Again we see Hope in the character of God, here clearly displayed in Jesus Christ! God has such mercy that HE has caused a present better than our past and far better than our certain future without Him in our sin. He has such great mercy because He meted out great Justice on Jesus. So there is hope for a way out of the Justice we deserve for our sin. Without Jesus there is NO hope because if hope is the anticipation of a better future then you cannot have that without salvation for your sin. This day, or maybe a thousand more you have in this life is as good as it can possibly get. After your death the only expectation is not forever in paradise, but under the just wrath of God for sin. That is not good news, but God is gracious. More than simply saving us from the consequences of sin, He has done exceedingly more to give us hope now.

We have Hope that we have been made new.We are born again, born from above. We have a new life with God, with ourselves, a new identity.One where we no longer are our old selves we are made new. The hope we have in being made new is that we don’t have to fear who we once were because they’re gone.
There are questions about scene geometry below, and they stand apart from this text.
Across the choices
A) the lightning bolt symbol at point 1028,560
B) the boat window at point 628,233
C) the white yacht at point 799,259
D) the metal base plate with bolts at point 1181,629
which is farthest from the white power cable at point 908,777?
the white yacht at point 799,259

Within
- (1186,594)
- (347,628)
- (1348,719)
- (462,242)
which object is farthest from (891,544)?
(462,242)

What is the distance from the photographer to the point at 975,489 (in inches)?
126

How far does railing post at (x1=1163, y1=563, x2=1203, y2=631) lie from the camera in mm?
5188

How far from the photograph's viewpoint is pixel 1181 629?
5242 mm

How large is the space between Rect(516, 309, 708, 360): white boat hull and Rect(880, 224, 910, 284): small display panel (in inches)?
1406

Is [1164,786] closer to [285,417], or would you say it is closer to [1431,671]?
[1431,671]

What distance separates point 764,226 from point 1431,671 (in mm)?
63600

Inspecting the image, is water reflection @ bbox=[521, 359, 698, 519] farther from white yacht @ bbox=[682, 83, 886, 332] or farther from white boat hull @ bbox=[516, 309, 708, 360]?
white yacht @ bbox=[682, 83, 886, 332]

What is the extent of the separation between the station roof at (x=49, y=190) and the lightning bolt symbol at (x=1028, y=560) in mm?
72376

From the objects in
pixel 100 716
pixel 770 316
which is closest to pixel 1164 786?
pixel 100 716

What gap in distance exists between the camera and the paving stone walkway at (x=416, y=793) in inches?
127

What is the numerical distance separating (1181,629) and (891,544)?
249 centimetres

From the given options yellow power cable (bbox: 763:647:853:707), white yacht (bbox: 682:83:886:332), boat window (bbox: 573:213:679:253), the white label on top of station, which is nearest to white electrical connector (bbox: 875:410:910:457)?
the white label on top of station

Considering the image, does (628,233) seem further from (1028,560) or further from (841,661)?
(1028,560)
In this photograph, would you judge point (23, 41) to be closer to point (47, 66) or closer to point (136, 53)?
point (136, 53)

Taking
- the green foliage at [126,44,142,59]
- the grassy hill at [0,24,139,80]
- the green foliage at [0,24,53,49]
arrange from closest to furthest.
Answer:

We don’t have to be concerned that our efforts in growth are in vain because we are now in communion with God who gives us and grants us growth and we have hope that He who began a work will finish it in us. So our hope in our own growth or being a slave to our own brokenness can replaced with Jesus is our living hope so we have a hope that is active.That means there is never a time that Hope is dead or that Hope is not working. This means when even with we think hope is distant, it is present and can be a comfort to us. It means when we need hope or desire hope we can call out for it knowing Jesus will answer.

Hope for an inheritance. Like a real one, not one that dies, is dirty, or will disintegrate. This a hope of a future with God that is protected by God. It means your final destination is an eternity with God as His son or daughter. This gives us the simple truth that the best is not now but that the best is yet to come.

Hope for endurance.We’re going to face trials and those can even cause us great grief (Hey should be happy it’s trial time!) Hope for our endurance not because of our faithfulness and character but because of His. Hope implies patience, because you have to wait for it to be realized. Since Hope is not circumstantial but is based on a belief about the future, we can have hope even when our experiences tell us we shouldn’t have any. There will be many long nights as watchmen in this world take heart, Day is coming!

Hope for refinement. If there is something I hate more than waiting, it’s the pain of refinement. Sometimes the trials is to refine you produce in you the change God has promised to bring. So we can have hope as we’re being refined even in “fire” that is and can be for the purposes of producing a better future.

Hope in His return Hope God will restore everything!! What are we look forward to? A new city with no more sin and suffering and abundant life with God and His people. At Christmas we look back celebrating Jesus’ arrival into history and His work to secure our future, so we have hope now when we Trust Jesus.